* [Задание]:
Пожалуйста, ответьте по источнику: сколько всего было потрачено на подарки приближенным слугам Генриетты при высылке французов?

* [Источник]:
____

В связи с этой запиской встает вопрос о личной ответственности Бекингема за изгнание французов из дома Генриетты Марии. На этот вопрос нелегко ответить.
Нет сомнений в том, что главный адмирал не любил неуступчивое и враждебное к англичанам окружение королевы. В частности, против герцога с самого начала была настроена госпожа де Сен-Жорж. Она упорно возражала против того, чтобы подле королевы сидели английские дамы. Но несмотря на то, что Бекингем очень хотел, чтобы его мать, сестра и жена были приняты в свиту юной государыни, он ни в коем случае не был заинтересован – скорее наоборот! – в обострении отношений между Англией и Францией. Похоже, сам тон записки Карла указывает на уверенность короля в том, что Стини слишком затягивает исполнение приказа о высылке французов. Кроме того, многие свидетели указывают, что отношения между королевой и Бекингемом были «сердечными», то есть дружескими. Так что мы можем, не особо боясь ошибиться, приписать решение о высылке французов лично Карлу, хотя почти всем во Франции именно фаворит казался причиной разногласий в королевской семье.
Впрочем, высылка прошла куда более цивилизованно, нежели можно было подумать после сцены 9 августа. Приближенные слуги Генриетты получили подарки (госпожа де Сен-Жорж – драгоценности, стоившие 3 тысяч фунтов стерлингов; всего же было потрачено 11 тысяч серебряных фунтов, что, принимая во внимание состояние казны, отнюдь не мало, хотя французы сочли это мелочью). Король лично пришел в Сомерсет-Хауз поприветствовать французов перед отъездом. Ничего страшного не произошло, если не считать враждебных выкриков из толпы и камня, брошенного в госпожу де Сен-Жорж в Дувре и сбившего с нее шляпу.
Вскоре после этого Карл назначил фрейлинами королевы трех леди Бекингем, леди Денби, леди Гамильтон, леди Карлайл (ту, что была замешана в деле с бриллиантовыми подвесками). Генриетта Мария быстро привыкла к ним и даже с ними подружилась. В любом случае, изгнание французов привело к желаемой цели. Однако Людовик XIII не оставил этого без последствий.

____

* [Строки данных]:
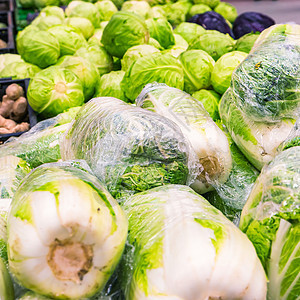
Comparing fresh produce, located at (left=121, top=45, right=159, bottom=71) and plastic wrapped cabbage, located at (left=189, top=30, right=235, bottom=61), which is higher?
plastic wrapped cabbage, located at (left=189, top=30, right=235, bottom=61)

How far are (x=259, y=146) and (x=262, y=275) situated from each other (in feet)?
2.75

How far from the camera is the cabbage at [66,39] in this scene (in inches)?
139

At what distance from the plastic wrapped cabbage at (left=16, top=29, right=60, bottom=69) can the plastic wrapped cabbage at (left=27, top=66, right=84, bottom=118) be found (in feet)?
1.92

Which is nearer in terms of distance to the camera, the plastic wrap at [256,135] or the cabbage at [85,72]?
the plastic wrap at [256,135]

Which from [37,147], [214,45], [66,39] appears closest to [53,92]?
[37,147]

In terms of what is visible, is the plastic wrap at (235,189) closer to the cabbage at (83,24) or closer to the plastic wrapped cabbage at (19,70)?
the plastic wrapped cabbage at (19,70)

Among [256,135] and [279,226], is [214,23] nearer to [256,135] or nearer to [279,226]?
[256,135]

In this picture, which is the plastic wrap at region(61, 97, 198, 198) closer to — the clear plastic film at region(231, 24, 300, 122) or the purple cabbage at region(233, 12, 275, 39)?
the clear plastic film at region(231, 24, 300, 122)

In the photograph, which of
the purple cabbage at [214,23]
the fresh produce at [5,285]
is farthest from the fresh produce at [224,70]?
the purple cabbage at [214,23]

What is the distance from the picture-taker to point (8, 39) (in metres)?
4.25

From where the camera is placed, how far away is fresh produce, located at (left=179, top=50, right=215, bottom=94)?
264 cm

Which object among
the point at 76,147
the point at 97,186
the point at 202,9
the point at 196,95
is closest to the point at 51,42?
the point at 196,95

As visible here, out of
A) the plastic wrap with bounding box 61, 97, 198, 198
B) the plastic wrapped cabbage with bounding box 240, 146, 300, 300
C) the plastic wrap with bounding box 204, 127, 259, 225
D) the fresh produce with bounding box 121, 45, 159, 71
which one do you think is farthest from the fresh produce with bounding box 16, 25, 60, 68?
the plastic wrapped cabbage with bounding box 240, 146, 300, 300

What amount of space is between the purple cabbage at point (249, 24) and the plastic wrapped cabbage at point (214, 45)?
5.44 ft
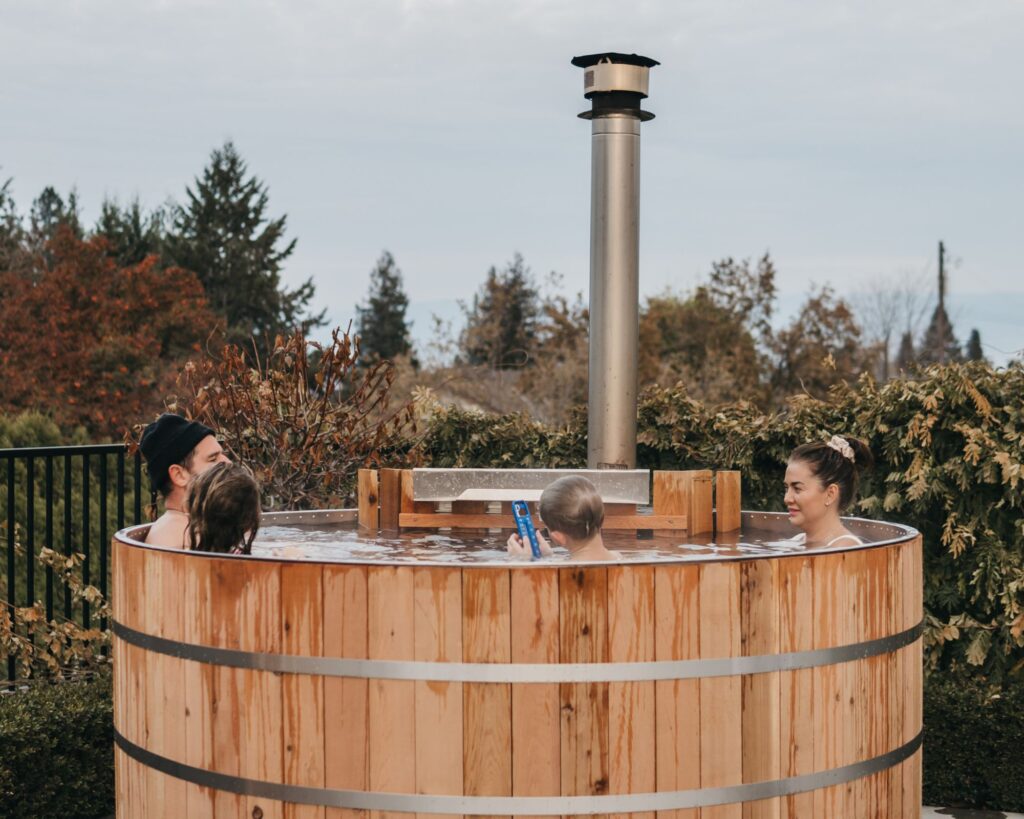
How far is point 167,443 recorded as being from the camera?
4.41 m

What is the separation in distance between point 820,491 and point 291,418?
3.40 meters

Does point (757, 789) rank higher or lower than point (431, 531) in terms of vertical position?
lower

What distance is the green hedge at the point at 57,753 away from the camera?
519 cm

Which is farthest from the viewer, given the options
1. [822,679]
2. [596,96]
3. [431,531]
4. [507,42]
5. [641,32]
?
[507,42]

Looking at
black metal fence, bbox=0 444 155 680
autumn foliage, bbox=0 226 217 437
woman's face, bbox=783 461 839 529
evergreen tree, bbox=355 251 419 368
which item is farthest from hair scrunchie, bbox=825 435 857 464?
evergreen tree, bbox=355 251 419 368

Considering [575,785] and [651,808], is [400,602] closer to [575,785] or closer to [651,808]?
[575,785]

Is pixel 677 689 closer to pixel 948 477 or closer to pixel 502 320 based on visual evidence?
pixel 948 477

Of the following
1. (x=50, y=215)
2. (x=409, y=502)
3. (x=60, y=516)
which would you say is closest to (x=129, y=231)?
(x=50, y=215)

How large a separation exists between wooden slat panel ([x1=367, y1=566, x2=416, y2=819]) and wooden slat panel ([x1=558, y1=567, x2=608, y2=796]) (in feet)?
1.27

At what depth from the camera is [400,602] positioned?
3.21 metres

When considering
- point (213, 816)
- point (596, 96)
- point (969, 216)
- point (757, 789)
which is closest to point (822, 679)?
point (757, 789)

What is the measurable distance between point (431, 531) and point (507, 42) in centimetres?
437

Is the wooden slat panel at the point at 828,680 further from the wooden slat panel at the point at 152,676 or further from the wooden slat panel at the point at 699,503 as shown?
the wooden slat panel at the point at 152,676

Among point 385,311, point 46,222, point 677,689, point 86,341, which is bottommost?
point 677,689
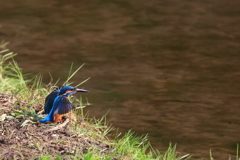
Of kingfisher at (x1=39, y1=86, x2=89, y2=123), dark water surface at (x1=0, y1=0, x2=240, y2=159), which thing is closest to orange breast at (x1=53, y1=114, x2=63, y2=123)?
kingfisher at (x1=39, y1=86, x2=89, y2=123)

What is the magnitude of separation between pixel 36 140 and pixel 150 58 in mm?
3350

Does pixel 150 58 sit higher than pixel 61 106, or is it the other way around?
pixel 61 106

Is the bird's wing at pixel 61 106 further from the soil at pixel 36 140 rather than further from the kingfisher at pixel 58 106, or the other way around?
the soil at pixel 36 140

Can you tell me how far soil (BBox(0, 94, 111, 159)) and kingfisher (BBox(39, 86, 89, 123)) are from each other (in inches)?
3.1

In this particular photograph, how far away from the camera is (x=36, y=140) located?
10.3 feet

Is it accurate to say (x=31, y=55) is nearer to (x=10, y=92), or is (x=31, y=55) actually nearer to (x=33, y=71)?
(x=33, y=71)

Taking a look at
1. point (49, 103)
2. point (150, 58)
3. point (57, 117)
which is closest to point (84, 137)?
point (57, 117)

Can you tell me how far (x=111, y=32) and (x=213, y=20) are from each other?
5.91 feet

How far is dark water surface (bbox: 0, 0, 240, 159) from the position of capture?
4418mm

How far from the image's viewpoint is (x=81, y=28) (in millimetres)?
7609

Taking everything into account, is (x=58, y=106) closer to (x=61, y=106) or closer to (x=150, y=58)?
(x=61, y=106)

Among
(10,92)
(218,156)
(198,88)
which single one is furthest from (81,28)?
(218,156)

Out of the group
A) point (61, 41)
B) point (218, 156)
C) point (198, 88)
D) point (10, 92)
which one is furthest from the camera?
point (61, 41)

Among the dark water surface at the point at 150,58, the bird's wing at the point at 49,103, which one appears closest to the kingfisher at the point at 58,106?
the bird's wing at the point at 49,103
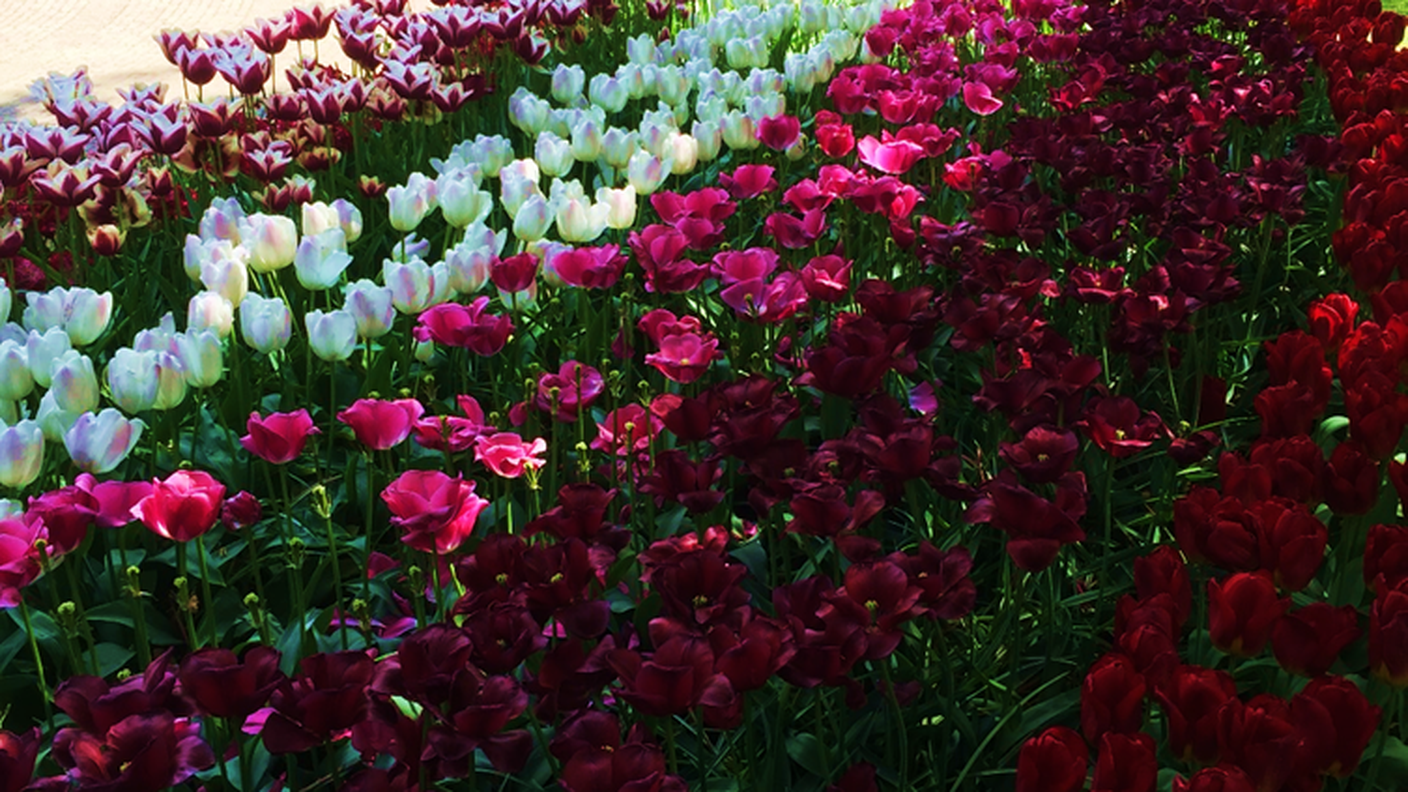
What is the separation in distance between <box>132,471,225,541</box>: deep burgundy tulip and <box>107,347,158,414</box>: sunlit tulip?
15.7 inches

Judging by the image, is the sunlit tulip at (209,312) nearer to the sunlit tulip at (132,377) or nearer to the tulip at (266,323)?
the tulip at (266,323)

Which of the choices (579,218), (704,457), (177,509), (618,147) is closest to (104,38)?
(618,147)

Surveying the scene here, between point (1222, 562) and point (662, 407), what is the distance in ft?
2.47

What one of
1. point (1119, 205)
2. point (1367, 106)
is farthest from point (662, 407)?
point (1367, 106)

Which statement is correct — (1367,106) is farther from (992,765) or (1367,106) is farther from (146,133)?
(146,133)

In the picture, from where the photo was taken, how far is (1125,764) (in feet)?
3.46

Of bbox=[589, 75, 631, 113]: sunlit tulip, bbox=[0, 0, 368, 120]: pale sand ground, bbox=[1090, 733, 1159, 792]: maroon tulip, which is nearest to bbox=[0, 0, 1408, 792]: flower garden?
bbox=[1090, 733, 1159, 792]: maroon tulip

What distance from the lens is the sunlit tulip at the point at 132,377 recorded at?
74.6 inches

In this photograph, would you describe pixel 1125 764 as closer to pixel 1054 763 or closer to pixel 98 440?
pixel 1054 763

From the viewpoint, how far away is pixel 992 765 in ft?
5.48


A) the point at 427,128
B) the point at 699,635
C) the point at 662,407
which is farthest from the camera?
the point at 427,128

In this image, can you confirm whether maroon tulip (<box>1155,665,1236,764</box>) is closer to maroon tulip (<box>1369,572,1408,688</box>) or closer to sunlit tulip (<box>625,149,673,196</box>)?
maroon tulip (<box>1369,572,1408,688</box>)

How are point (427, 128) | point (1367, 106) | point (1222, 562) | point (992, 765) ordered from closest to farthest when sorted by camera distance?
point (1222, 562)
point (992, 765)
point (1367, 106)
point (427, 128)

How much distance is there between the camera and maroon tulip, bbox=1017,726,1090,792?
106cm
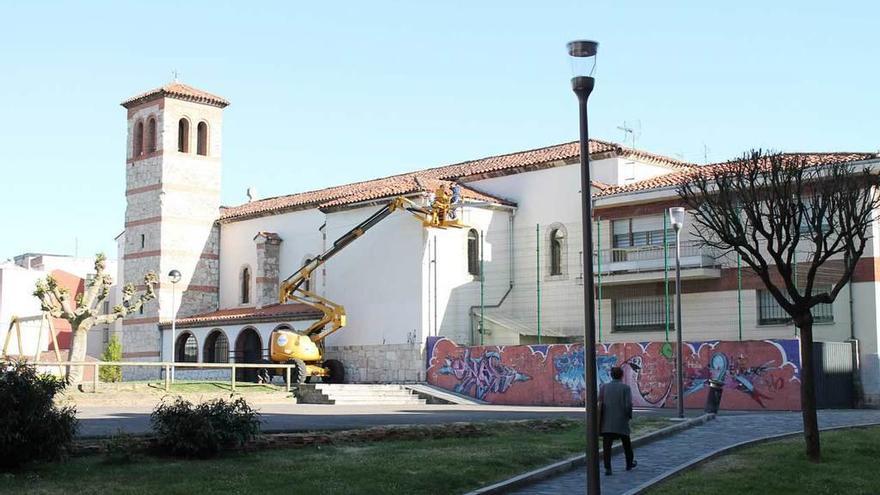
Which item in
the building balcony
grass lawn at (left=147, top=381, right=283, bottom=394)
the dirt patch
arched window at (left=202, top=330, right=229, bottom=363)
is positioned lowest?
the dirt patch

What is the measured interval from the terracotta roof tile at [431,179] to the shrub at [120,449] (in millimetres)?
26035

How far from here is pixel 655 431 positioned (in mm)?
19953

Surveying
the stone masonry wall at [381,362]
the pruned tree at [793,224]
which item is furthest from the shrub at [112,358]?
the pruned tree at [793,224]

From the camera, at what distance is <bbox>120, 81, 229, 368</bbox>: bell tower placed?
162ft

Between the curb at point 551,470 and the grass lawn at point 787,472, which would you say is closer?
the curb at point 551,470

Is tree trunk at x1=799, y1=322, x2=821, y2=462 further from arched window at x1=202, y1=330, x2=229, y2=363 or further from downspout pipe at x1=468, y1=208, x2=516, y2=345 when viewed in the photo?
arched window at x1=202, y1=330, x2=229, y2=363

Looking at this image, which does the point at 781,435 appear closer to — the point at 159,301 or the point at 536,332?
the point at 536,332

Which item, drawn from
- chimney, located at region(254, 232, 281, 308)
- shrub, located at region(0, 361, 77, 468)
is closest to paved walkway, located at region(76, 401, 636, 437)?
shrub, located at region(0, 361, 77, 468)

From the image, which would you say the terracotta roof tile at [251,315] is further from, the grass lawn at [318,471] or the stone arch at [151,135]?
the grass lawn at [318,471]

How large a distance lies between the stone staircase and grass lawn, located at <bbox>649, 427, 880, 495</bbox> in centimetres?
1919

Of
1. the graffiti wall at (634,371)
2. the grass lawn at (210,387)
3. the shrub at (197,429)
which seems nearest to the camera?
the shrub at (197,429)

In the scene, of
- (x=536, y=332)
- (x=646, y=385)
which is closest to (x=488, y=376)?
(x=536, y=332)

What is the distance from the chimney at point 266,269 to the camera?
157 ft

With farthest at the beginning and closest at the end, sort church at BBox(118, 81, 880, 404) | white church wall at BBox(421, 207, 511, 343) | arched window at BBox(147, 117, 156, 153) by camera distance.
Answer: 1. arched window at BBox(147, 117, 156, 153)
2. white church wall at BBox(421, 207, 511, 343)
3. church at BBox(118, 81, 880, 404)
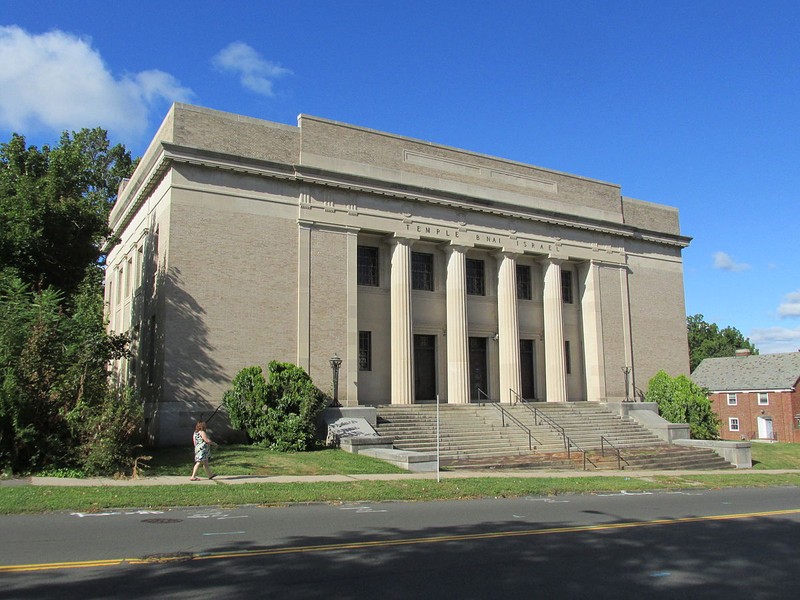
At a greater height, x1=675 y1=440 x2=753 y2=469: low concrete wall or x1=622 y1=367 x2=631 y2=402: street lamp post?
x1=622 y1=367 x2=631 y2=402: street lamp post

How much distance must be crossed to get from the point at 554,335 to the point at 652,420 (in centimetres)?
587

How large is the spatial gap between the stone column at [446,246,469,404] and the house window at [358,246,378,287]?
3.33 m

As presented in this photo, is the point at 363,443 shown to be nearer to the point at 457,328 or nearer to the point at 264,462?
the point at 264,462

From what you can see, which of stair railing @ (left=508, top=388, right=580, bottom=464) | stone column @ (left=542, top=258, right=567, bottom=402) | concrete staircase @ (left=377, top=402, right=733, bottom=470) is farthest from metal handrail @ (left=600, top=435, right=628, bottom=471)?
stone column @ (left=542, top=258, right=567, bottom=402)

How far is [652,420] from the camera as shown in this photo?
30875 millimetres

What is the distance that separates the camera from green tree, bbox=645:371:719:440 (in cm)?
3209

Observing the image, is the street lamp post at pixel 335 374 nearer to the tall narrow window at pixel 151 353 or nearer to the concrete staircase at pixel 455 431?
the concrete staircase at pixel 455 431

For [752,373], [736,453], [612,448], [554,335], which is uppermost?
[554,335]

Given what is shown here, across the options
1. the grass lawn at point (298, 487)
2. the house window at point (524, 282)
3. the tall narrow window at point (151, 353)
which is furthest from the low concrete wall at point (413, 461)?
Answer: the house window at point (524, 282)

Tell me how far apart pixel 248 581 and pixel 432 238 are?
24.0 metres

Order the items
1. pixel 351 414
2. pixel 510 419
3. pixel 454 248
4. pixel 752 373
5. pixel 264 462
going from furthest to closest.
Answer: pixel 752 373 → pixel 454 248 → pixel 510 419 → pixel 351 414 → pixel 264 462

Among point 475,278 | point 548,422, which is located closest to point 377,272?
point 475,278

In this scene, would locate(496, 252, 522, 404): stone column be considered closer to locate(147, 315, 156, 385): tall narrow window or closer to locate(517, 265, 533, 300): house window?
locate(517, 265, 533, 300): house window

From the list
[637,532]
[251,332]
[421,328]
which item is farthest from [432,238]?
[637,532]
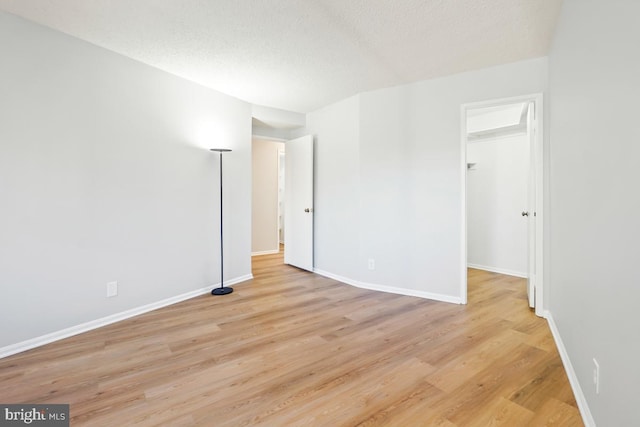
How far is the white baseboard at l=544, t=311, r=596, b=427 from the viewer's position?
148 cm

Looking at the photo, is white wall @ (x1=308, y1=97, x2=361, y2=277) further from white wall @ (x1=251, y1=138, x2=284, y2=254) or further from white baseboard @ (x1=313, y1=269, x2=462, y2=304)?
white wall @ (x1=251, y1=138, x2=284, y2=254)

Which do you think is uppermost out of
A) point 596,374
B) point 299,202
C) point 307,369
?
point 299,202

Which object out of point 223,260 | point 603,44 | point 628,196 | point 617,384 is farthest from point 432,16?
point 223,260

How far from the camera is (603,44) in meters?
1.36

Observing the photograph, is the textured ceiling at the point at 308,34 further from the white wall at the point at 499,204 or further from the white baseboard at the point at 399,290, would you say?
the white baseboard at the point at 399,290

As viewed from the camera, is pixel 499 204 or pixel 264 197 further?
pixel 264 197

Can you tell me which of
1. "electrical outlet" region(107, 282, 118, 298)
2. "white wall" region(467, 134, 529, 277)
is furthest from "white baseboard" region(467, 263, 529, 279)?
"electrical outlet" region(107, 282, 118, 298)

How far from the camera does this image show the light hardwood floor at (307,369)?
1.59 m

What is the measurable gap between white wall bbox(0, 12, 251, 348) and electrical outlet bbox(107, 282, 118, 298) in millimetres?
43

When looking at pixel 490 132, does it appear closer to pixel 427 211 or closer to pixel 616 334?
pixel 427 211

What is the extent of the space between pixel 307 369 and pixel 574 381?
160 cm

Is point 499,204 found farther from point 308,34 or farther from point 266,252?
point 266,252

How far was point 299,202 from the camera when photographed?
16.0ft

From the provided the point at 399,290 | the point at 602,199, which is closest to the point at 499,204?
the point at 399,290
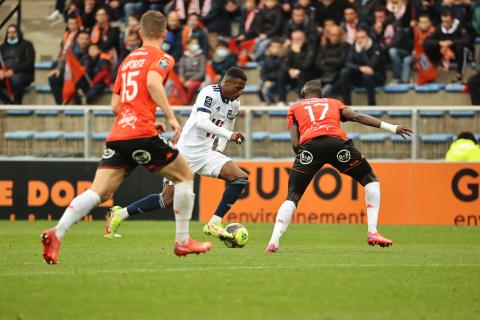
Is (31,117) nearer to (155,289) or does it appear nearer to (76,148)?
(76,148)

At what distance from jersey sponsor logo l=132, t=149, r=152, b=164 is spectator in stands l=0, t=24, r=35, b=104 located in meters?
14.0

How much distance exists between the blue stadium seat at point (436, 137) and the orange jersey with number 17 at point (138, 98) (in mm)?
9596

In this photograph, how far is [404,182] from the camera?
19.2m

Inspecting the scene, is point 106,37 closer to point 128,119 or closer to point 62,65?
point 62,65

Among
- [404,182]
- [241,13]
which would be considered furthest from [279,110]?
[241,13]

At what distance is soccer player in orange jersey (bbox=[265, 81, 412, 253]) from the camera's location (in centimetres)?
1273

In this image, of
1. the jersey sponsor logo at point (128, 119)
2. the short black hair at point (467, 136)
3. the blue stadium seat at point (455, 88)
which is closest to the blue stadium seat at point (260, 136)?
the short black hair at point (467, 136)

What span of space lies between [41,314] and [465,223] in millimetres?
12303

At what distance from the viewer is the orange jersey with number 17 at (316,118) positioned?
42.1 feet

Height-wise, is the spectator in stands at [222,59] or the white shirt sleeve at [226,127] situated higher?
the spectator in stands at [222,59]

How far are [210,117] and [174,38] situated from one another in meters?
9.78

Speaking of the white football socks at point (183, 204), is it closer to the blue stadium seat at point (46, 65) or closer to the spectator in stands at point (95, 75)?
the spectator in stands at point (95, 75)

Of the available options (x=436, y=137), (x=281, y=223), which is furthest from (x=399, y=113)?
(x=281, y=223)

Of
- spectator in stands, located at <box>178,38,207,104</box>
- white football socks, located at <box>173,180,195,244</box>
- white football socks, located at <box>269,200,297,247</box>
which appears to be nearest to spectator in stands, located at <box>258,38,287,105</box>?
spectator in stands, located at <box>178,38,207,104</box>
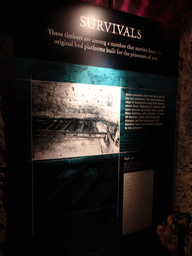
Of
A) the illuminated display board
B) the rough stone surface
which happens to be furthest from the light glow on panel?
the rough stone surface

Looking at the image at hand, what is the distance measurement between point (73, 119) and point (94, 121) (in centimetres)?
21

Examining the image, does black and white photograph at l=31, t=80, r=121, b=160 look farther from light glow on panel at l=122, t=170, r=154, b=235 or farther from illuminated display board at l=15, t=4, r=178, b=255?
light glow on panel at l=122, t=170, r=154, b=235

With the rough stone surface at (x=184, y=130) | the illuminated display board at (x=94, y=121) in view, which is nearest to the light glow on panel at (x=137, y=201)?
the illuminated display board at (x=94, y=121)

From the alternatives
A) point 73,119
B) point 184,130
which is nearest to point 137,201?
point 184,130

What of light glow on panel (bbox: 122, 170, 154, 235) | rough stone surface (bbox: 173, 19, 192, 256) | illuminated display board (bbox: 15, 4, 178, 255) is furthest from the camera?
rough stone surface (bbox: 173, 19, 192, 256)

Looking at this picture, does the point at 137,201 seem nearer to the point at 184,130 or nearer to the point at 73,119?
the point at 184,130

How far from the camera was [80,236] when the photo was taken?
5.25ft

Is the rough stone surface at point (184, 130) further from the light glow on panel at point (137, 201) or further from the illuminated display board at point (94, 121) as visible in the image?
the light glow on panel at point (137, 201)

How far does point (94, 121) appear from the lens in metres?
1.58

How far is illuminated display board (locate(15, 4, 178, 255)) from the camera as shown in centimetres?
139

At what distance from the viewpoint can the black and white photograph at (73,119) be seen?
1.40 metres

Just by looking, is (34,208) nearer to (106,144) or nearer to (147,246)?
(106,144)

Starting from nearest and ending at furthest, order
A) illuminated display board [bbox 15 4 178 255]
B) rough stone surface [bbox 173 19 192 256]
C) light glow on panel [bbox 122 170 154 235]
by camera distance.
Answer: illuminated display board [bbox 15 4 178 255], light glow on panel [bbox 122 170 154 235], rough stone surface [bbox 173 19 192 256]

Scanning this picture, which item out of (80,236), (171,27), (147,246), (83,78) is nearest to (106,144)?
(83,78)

____

* [Решение]:
Всего было потрачено 11 тысяч серебряных фунтов.